The upcoming Easter weekend is stirring up religious events and debates.
Roman Catholics in New York are up in arms over a naked Jesus sculpted entirely out of chocolate that was supposed to go on display Monday in a Manhattan art exhibit according to this article on CNN.com.
“This is an assault on Christians during Holy Week,” said Kiera McCaffrey, director of communications for the Catholic League for Religious and Civil Rights, which describes itself the largest U.S. Catholic civil rights group. “They would never dare do something similar with a
chocolate statue of the prophet Mohammad naked with his genitals exposed during Ramadan,” she said.
If Christians angered over the statue are gonna compare their religion’s respect to that of the Muslims, perhaps they should look to how radicals of that religion handled the disrespect Mohammad garnered when his likeness was published in a Denmark newspaper’s cartoon in September, 2005. Muslim groups threatened to blow up the newspaper’s building and called for the deaths of the authoring cartoonist.
My grandmother always scoffed at the issue of nudity by saying “That’s how God made us.” Amen, grandma.
Elsewhere, a holy war wages in the streets of Connecticut. Er, a street in Connecticut.
The owner of a store hung a side outside her “Photos Onto DVD” shop which read, “Easter: Beep for Christ.”

- **Dataset extract**:
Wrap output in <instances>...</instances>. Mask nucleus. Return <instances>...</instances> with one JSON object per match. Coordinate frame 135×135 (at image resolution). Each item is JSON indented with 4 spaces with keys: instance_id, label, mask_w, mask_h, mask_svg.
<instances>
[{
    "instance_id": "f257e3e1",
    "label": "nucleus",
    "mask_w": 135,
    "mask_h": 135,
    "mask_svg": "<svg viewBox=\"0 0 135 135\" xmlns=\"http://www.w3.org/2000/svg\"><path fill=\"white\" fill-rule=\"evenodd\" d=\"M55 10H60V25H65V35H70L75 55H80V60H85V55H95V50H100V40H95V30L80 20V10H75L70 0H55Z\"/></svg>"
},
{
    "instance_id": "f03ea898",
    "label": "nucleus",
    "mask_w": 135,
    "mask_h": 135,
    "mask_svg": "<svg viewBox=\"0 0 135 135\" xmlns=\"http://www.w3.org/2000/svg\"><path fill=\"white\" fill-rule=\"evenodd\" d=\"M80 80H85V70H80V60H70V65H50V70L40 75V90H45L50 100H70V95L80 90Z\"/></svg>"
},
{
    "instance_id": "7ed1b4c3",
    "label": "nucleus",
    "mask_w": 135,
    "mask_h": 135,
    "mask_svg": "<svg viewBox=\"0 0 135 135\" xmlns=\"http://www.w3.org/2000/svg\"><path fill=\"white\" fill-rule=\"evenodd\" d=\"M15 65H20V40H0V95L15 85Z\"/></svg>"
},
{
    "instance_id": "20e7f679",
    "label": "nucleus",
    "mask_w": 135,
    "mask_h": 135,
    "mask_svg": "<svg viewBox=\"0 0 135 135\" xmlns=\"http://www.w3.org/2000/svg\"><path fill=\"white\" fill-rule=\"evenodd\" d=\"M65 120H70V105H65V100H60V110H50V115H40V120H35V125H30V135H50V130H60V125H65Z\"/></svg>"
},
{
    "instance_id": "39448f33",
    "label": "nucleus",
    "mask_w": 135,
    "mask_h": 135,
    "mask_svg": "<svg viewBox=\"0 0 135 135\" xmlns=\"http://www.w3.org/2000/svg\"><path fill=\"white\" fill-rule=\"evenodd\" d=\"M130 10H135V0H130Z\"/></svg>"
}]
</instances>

- **Your task**:
Please rewrite the Easter weekend post from "If Christians angered" up to and including "the authoring cartoonist.", putting "Danish" in place of "Denmark".

- **Exercise output**:
If Christians angered over the statue are gonna compare their religion’s respect to that of the Muslims, perhaps they should look to how radicals of that religion handled the disrespect Mohammad garnered when his likeness was published in a Danish newspaper’s cartoon in September, 2005. Muslim groups threatened to blow up the newspaper’s building and called for the deaths of the authoring cartoonist.